Microsoft’s Azure platform is its public cloud offering and gaining rapid prominence globally. Red Hat’s Enterprise Linux offering is the de facto Linux standard in business. RHEL till now did not run on Azure. Furthermore, RHEL and Microsoft’s Windows Server product were also frequently battling it out in the on-premise server ring. The lack of RHEL on Azure was becoming an issue for Microsoft (since a lot of Microsoft’s customers utilise RHEL for their corporate workloads). Equally, with an increase in Azure’s popularity and Azure supporting competing Linux offerings (OpenSuse, Ubuntu, CentOS etc.), RHEL was facing increasing competition and did not have means to access that market. For Microsoft, RHEL on Azure means the de facto standard of Linux is now part of the Azure ecosystem. For Red Hat, this gives Red Hat centre stage on a rapidly growing cloud eco system.
Even though Microsoft and Red Hat weren’t best friends they had been working in concert on enterprise virtualisation and application integration, since 2009. The IT landscape has evolved considerably. The concept of hybrid clouds has helped redefine it. You don’t need binoculars to find open source and community-powered innovation. Be it big data projects, IoT campaigns, mobile or cloud computing ventures, open source is ubiquitous. This has changed the industry of IT and accelerated growth to inconceivable levels.
The proprietary industry had to stop, had to take a few breathers, had to take note and had to extend hands. Well done Satya Nadella for doing so. Microsoft’s leadership, 5 years ago would not have had the vision or heart to make such a radical venture happen. I remember the time when I was working closely with the head of Microsoft Australia’s Linux compete division at Microsoft. Red Hat was our enemy # 1. The anti-Linux vibe has long since run its course. Today, Satya Nadella (Microsoft’s Global CEO) and Jim Whitehurst (Red Hat’s Global CEO) have helped give the word ‘collaboration’ a new connotation.
What does all of this mean?
For Microsoft, this means much better ability to compete in the IaaS market. For Red Hat customers it means having the added convenience of being able to leverage one of the most robust and sophisticated cloud platforms in the world. Many organisations use Microsoft SaaS tools like Office 365 and SharePoint and use RHEL as a platform for custom business applications. The collaboration allows customers to use Azure as a preferred public cloud because it brings together the best elements of SaaS and IaaS for them.

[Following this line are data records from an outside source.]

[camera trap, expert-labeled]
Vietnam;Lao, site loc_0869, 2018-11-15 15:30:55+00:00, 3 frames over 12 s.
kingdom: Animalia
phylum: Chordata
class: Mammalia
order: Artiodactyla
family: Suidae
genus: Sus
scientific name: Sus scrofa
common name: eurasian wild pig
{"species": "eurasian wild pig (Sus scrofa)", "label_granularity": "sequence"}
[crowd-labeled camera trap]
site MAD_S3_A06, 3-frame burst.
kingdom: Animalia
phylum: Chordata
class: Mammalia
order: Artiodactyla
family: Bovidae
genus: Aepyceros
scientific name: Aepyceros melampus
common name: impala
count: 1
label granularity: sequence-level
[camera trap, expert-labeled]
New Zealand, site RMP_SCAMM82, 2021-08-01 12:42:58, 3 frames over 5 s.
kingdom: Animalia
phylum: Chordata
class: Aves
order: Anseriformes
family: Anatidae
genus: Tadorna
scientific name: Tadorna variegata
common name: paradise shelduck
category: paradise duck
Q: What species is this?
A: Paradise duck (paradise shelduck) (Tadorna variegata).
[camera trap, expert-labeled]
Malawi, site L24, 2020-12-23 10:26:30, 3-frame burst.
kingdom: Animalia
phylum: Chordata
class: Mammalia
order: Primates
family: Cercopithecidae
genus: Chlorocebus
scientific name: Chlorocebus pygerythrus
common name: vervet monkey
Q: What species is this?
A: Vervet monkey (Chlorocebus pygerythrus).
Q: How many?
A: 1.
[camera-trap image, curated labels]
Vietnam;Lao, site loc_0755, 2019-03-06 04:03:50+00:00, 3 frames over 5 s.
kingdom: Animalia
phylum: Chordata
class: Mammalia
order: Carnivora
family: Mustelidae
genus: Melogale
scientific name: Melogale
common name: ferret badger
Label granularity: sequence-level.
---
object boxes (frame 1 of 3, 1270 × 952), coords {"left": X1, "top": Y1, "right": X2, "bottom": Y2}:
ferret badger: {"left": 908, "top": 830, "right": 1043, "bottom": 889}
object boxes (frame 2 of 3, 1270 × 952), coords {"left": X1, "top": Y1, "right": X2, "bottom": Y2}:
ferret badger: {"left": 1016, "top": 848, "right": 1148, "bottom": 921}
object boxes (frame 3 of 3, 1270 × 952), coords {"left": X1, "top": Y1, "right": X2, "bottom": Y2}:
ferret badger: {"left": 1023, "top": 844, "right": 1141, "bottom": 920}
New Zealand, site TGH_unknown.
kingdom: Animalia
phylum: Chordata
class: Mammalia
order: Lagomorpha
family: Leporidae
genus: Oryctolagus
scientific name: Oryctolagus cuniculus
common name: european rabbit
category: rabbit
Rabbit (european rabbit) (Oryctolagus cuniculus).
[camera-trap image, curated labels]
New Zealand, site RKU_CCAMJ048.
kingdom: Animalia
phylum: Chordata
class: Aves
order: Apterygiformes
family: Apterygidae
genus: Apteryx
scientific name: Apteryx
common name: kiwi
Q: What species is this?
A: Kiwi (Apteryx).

Microsoft and Red Hat will co-locate support people to improve support. This, in particular, will help organisations migrate their core Red Hat workloads to the public cloud with more confidence than ever before. Microsoft will provide access to .NET technologies across Red Hat's OpenShift platform-as-a-service and Red Hat Enterprise Linux in the next few weeks. This is an opportunity for the developer community to build for and leverage both worlds.
Ever since cloud computing has risen as a credible alternative to on-premises computing, customers have attempted to bring together their on-premises workloads with their cloud environment for greater speed, more scale and increased cost benefits. The hybrid approach to cloud computing has emerged as THE WAY to do this. Customers want to be able to choose their operating systems and tools in cloud setups just as they did with their on-premises data centres. RHEL is a favoured flavour of Linux in the enterprise. Microsoft’s Azure platform is fast becoming a favourite too. With the two companies bringing their best of breed offerings together, collaborating on middleware, working together to bridge their respective development environments and co-locating support, both Microsoft and Red Hat are providing a very compelling reason to clients for picking their bricks and mortar to build their business workloads on.
So, well done to Scott Guthrie and Paul Cormier, the Microsoft and Red Hat executives who were instrumental in this collaboration. Well done to Satya Nadella and Jim Whitehurst, the two CEOs.
Exciting times ahead, for Microsoft, for the Microsoft Partner Network, for Red Hat, for the partners of Red Hat and most importantly for the customers who will indubitably benefit from this collaboration.